課題の指示 → 対象の文章の「条約108号がEU個人データ」から「する会議にも出席しています。」までをすべて書き出せ。その際、「条約108号」は「第108号条約」に置き換えること。

対象の文章 →

欧州連合(EU)の個人データ保護と異なり、欧州評議会(Council of Europe)の個人データ保護は注目を集めていませんが、現在、個人データの保護を定めた条約108号を現代化する改正が行われています。
条約108号がEU個人データ保護指令、そして最近採択されたEU個人データ保護規則と比べて注目を集めていない理由の一つは、EUの法令の方が厳しい基準を採っているため、EUの基準を満たしていれば、必然的に条約108号の基準を満たすことになるという関係にあるからではないかと思われます。
しかし、条約108号は最も早く法的拘束力を持つ個人データ保護の枠組みを示した条約ですし、欧州評議会の加盟国はEUとは異なりますので、その改正もフォローしておきたいところです。特に、日本は欧州評議会のオブザーバー国で、条約108号の改正に関する会議にも出席しています。

欧州評議会条約108号

欧州評議会では、閣僚委員会が1980年9月17日に、個人データの自動処理に係る個人の保護に関する条約(条約108号)を採択しました。英語名は、Convention for the Protection of Individuals with regard to Automatic Processing of Personal Data といいます。

資料一覧 →
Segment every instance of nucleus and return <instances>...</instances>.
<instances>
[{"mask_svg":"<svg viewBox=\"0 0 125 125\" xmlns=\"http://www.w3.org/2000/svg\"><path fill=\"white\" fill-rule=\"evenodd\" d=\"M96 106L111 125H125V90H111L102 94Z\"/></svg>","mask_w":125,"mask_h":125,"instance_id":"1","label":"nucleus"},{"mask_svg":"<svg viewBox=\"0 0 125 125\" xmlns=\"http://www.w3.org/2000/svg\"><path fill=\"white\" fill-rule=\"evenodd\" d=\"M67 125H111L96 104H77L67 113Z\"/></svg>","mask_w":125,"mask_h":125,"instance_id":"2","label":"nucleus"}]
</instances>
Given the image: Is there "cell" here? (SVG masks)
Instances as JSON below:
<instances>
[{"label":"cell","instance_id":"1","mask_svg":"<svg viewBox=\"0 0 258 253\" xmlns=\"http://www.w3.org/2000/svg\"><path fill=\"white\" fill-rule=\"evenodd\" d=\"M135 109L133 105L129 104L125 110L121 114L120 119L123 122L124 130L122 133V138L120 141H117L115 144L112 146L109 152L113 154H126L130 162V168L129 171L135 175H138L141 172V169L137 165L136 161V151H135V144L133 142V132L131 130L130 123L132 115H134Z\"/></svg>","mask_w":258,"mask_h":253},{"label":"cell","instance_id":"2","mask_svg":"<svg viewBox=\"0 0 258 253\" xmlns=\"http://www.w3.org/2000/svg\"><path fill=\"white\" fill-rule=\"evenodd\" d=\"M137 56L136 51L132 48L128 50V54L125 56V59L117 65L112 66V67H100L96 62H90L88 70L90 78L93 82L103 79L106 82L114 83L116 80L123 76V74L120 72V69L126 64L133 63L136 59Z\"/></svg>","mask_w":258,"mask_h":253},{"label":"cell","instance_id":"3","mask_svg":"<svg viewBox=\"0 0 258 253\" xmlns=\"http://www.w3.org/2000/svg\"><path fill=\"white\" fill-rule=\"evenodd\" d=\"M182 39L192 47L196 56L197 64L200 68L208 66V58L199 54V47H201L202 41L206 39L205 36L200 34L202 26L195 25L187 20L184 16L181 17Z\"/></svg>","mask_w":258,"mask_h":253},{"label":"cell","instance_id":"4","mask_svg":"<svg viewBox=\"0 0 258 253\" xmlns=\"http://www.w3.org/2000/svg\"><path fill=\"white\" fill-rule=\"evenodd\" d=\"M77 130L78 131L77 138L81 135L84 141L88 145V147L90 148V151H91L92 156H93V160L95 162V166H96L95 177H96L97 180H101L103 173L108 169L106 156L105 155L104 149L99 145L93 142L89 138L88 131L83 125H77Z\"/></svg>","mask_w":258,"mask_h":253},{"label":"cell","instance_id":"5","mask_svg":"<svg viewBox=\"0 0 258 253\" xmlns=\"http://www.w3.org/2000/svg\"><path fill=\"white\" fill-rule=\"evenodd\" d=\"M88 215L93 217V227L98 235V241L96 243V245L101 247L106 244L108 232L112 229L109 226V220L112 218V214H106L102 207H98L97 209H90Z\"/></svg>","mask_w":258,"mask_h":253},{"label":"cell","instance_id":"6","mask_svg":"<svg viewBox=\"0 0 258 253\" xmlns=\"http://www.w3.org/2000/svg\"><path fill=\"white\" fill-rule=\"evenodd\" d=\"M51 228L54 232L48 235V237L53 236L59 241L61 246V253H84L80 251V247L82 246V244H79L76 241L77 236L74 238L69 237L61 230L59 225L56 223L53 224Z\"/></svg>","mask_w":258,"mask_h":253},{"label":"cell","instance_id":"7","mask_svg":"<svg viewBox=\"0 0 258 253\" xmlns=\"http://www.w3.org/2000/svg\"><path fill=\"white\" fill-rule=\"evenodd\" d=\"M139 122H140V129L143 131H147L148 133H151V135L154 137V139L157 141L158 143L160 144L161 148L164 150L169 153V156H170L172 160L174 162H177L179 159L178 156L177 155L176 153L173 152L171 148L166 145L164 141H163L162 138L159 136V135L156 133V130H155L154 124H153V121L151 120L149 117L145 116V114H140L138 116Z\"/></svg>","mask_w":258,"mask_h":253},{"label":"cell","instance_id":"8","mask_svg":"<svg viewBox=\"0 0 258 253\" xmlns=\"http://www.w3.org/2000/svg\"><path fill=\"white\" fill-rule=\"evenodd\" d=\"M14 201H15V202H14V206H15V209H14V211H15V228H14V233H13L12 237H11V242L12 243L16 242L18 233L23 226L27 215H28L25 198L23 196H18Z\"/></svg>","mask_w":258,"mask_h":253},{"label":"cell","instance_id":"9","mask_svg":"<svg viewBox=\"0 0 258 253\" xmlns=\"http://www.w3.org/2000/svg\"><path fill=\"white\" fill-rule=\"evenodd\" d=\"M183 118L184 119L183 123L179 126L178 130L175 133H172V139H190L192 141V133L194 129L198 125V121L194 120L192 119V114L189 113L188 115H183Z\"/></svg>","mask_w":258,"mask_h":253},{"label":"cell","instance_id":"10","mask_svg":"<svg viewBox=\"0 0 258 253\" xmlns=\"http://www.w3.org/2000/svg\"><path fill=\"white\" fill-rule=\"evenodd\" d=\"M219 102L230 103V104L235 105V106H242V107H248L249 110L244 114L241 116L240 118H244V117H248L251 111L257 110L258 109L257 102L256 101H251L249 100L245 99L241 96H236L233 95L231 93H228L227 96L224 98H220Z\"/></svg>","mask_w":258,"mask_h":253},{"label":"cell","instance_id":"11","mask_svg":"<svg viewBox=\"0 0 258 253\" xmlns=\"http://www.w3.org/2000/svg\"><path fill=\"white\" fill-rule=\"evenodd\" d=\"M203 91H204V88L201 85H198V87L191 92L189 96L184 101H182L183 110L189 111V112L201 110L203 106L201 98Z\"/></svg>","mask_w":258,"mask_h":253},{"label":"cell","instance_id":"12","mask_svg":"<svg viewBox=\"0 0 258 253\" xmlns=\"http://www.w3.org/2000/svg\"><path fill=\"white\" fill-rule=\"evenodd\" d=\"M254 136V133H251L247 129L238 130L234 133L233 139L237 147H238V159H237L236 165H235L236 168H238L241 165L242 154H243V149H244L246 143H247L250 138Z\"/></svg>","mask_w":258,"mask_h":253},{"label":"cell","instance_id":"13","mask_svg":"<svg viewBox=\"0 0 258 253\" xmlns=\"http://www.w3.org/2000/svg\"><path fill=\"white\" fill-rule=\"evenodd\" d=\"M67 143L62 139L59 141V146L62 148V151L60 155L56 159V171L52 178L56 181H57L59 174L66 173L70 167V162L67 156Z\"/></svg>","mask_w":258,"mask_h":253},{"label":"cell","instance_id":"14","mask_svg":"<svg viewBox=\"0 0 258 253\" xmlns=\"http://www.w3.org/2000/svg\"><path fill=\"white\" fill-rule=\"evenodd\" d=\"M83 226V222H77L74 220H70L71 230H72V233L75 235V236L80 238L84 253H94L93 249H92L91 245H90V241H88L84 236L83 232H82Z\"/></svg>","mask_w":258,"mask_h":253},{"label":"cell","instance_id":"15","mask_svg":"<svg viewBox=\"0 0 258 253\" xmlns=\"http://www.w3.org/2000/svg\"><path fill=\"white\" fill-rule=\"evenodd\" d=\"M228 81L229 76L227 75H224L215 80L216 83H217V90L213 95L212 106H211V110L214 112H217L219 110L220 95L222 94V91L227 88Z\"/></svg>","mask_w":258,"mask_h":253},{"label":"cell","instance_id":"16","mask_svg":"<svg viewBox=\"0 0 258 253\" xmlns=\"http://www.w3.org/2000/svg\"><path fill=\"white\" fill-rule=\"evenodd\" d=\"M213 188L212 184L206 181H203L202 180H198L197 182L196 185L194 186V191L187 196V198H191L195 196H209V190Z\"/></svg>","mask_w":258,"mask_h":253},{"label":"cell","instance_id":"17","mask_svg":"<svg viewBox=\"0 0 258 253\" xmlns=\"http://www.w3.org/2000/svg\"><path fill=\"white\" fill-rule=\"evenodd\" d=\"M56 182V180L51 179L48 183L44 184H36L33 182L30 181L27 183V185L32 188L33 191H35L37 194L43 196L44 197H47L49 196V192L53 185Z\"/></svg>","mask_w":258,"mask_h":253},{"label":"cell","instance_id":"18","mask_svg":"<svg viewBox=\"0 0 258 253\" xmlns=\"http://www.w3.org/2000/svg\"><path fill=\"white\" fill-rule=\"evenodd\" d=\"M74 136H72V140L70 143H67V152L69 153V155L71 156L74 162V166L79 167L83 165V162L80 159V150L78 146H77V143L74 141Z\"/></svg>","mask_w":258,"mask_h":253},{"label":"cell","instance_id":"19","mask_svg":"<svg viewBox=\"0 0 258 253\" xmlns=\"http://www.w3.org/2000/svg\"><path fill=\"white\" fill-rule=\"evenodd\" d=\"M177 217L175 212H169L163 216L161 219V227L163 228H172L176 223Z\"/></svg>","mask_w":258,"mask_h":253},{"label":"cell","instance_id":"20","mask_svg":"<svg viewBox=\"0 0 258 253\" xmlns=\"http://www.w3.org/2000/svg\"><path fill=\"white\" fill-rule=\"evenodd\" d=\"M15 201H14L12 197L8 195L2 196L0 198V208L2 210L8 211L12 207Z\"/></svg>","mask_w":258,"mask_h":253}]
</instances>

問題の解答 →
第108号条約がEU個人データ保護指令、そして最近採択されたEU個人データ保護規則と比べて注目を集めていない理由の一つは、EUの法令の方が厳しい基準を採っているため、EUの基準を満たしていれば、必然的に第108号条約の基準を満たすことになるという関係にあるからではないかと思われます。
しかし、第108号条約は最も早く法的拘束力を持つ個人データ保護の枠組みを示した条約ですし、欧州評議会の加盟国はEUとは異なりますので、その改正もフォローしておきたいところです。特に、日本は欧州評議会のオブザーバー国で、第108号条約の改正に関する会議にも出席しています。